Despite performance issues such as live event delays impeding adoption, more online video than ever is being consumed, increasing 58% since 2016, to an average of six hours, 45 minutes each week according to research from Limelight Networks.
The State of Online Video report was based on responses from 5,000 consumers in France, Germany, India, Italy, Japan, Philippines, Singapore, South Korea, the United Kingdom, and the United States age 18 and older who watch one hour or more of online video content each week.
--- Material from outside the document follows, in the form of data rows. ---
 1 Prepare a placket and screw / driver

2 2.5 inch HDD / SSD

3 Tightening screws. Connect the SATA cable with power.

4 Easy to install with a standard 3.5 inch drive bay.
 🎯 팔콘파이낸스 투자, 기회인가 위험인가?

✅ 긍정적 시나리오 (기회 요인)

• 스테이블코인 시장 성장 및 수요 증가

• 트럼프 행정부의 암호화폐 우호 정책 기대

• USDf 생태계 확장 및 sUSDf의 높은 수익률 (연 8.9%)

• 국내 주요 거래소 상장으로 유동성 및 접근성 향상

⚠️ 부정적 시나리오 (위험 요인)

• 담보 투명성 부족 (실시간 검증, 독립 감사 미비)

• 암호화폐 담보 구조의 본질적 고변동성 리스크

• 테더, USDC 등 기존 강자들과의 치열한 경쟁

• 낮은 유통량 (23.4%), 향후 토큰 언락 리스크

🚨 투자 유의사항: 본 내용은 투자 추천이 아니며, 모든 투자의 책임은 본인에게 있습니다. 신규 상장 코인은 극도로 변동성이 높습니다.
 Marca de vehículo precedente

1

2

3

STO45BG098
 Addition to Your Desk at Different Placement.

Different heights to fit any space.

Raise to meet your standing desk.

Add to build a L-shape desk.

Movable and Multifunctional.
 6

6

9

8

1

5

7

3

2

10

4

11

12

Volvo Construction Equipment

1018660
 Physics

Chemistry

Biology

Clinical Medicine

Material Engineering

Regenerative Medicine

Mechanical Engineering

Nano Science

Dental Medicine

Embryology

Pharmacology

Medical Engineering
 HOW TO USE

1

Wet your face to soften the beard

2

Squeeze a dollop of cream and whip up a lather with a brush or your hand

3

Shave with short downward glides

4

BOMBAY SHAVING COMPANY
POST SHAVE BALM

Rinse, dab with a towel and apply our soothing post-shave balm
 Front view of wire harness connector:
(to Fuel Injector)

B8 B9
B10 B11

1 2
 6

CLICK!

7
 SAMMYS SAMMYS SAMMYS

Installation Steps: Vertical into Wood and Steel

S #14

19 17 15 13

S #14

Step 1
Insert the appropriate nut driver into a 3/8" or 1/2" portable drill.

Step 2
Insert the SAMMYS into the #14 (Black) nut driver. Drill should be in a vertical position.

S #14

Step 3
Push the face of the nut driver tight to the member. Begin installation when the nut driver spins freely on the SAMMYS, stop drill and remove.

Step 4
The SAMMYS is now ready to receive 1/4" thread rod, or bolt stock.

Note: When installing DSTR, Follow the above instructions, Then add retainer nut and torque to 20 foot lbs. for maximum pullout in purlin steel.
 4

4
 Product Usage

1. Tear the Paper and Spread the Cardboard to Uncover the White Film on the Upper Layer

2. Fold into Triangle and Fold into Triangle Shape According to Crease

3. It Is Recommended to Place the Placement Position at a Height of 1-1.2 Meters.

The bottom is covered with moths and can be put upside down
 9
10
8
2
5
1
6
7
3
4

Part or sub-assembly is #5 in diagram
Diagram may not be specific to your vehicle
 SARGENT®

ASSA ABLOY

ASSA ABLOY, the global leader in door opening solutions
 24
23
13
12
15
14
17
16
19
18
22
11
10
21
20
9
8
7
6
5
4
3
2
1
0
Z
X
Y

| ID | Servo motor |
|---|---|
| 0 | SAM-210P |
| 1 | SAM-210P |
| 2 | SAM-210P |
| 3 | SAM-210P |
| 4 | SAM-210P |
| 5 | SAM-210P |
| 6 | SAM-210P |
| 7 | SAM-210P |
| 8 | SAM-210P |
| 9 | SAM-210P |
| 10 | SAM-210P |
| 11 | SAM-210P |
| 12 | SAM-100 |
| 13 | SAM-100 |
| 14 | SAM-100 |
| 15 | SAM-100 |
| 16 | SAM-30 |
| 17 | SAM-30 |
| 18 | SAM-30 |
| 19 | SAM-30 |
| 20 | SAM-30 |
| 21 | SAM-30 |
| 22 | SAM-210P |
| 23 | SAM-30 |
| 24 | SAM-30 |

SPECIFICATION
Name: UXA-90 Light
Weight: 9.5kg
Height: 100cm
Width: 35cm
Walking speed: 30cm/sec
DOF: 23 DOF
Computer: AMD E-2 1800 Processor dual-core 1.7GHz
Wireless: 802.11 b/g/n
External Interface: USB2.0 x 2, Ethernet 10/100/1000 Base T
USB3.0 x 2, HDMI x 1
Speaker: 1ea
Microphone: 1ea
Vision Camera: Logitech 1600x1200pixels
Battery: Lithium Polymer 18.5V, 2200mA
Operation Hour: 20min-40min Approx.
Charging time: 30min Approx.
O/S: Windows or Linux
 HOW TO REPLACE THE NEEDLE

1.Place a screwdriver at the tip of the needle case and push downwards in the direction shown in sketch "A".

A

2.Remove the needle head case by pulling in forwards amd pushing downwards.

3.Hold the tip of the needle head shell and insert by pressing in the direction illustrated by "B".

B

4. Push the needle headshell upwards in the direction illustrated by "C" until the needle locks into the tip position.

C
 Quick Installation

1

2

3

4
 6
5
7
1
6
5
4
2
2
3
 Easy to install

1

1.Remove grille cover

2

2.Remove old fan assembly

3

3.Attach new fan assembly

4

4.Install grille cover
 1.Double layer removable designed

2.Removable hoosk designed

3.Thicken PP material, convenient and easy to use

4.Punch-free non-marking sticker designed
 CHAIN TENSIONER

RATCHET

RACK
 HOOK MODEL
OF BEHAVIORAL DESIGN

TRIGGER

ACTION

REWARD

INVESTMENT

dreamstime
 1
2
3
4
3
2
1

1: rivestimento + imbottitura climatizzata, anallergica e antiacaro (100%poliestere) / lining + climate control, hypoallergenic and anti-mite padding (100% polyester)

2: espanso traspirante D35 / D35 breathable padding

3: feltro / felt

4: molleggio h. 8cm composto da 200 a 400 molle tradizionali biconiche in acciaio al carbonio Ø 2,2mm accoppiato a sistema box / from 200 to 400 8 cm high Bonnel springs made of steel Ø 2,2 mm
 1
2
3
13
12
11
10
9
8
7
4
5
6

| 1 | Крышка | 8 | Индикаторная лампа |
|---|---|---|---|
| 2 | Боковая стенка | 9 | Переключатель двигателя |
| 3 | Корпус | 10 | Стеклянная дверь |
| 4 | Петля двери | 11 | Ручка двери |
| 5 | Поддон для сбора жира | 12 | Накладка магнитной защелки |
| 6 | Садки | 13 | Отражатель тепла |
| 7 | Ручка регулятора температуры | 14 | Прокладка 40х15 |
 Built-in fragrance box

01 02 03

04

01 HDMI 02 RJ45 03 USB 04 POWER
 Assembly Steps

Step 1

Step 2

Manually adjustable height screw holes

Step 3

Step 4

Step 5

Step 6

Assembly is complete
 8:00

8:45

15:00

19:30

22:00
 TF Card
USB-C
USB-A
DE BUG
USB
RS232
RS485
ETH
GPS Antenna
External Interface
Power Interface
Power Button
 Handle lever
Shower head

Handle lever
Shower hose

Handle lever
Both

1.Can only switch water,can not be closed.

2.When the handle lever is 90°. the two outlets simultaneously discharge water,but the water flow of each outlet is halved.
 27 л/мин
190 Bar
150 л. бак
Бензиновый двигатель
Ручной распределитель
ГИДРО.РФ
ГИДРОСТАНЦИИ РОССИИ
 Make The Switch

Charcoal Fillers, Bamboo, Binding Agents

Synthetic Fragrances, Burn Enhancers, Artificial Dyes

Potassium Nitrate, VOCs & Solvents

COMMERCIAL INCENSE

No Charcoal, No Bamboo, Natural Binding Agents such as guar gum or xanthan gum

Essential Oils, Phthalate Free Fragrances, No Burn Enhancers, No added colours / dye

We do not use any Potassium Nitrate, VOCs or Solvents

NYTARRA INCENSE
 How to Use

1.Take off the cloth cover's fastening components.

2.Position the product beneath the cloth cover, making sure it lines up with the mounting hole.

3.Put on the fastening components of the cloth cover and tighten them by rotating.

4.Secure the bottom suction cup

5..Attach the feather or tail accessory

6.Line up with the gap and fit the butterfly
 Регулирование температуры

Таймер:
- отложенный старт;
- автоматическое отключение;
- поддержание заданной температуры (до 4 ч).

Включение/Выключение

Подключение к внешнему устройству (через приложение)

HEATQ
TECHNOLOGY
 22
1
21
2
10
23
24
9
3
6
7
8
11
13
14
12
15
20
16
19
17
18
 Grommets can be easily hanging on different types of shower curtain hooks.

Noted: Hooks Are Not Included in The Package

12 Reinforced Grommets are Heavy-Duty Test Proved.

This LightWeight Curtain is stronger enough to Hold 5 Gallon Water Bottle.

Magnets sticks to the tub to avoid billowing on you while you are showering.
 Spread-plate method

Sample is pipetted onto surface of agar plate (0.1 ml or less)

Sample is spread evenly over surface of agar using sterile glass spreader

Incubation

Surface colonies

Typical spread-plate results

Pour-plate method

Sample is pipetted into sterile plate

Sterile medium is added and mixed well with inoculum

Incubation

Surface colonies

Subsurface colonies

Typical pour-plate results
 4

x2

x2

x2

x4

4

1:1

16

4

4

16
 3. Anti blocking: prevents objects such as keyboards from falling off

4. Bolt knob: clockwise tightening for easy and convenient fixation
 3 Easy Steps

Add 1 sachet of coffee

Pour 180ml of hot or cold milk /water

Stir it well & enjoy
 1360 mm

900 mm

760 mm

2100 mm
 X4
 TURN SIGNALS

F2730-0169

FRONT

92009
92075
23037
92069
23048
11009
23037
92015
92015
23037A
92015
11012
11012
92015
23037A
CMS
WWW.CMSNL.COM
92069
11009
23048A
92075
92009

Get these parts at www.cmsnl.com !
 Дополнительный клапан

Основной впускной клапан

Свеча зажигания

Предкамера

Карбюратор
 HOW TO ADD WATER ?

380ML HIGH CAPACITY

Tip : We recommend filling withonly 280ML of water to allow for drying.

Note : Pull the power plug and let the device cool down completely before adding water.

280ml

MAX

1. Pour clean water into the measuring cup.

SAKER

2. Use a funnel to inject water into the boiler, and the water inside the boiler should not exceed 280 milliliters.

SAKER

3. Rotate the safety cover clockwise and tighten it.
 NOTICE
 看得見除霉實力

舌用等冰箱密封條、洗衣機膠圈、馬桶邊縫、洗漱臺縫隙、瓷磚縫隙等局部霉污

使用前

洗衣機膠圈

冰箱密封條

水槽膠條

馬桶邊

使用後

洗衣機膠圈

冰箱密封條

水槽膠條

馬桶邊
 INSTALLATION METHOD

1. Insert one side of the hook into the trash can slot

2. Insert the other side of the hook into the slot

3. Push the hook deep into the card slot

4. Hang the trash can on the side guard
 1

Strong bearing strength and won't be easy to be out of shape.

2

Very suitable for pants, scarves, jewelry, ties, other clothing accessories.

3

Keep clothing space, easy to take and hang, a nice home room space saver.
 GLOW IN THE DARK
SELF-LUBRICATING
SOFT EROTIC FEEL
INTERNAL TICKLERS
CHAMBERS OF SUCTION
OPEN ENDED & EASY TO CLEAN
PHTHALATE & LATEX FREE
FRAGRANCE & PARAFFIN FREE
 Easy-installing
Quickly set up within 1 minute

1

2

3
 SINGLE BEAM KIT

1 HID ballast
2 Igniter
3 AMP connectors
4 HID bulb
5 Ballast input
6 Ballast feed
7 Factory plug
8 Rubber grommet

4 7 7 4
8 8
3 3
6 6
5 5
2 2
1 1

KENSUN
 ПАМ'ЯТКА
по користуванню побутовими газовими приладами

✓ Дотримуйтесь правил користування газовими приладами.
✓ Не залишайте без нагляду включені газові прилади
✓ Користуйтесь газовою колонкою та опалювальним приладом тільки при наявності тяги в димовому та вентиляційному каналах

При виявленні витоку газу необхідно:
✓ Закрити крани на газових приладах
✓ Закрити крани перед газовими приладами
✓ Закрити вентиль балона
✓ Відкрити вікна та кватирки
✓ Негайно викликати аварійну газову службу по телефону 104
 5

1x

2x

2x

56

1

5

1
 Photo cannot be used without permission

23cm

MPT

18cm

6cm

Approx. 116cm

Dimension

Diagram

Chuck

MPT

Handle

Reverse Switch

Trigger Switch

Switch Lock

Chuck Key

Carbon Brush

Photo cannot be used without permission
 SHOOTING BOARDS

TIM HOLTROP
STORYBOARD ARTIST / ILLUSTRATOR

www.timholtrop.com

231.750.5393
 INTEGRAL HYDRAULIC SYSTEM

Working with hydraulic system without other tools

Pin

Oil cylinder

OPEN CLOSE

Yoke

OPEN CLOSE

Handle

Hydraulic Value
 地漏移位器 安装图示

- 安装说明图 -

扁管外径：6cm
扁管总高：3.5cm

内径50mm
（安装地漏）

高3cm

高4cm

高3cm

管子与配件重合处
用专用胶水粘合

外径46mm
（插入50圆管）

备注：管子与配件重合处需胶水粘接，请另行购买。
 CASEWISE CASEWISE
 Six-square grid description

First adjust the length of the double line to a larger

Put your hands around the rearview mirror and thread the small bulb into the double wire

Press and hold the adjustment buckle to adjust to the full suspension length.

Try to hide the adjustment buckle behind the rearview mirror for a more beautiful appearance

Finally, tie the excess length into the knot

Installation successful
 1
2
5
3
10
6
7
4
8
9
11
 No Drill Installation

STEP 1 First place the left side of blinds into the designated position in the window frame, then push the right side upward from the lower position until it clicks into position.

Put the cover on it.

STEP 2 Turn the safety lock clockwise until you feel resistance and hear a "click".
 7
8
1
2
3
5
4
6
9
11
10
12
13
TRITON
Yet despite showing a taste for online video, the survey also showed that consumers still spend more time watching traditional broadcast, averaging eight hours, two minutes each week. Moreover, the aforementioned performance issues, continue to turn viewers off, pushing them to rely on traditional broadcast viewing with as many as three-fifths of global consumers noting in the survey that they would be more likely to watch live sports online if they were guaranteed not to experience viewing delays. When it came to online video frustrations, rebuffering is the primary area of contention for viewers, with two-thirds reporting they will stop watching a video after two rebuffers.
Not surprisingly, millennials were leading the global shift to online video. Respondents aged 18-35 were found to currently watch more online video than broadcast. Young millennials (age 18-25) watched an average of nine hours, 13 minutes of online video weekly compared to six hours, 11 minutes of traditional TV. 15 percent of young millennials spend more than 20 hours a week watching online video. Viewers in the Philippines watched the most online video at eight hours, 46 minutes each week, followed closely by India and the United States at nearly eight and a half hours of viewing each week. Germany has the lowest online video viewership rate at five hours, two minutes.
The report also showed that cable subscribers pay for more streaming services than cord-cutters and that nearly three-fifths of worldwide consumers subscribe to at least one video-on-demand (VOD) service. Cable subscribers were found to be supplementing, not replacing, traditional TV with online video, paying for an average of 1.2 streaming services, while non-cable subscribers pay for 0.7 service.
On a note of caution, noted that consumers would cancel their services due to price increases. More than half (55%) of worldwide consumers say price increases would be the primary reason for cancelling an SVOD service. Nearly half (46%) note the same for their cable subscription.
Commenting on the trends revealed in the State of Online Video report, Michael Milligan, senior director at Limelight Networks said: “As consumer adoption of online video has increased, patience for video interruptions is at an all-time low. Missed moments spoil live online viewing experiences, which means that providers must ensure low latency to lure viewers away from traditional TV.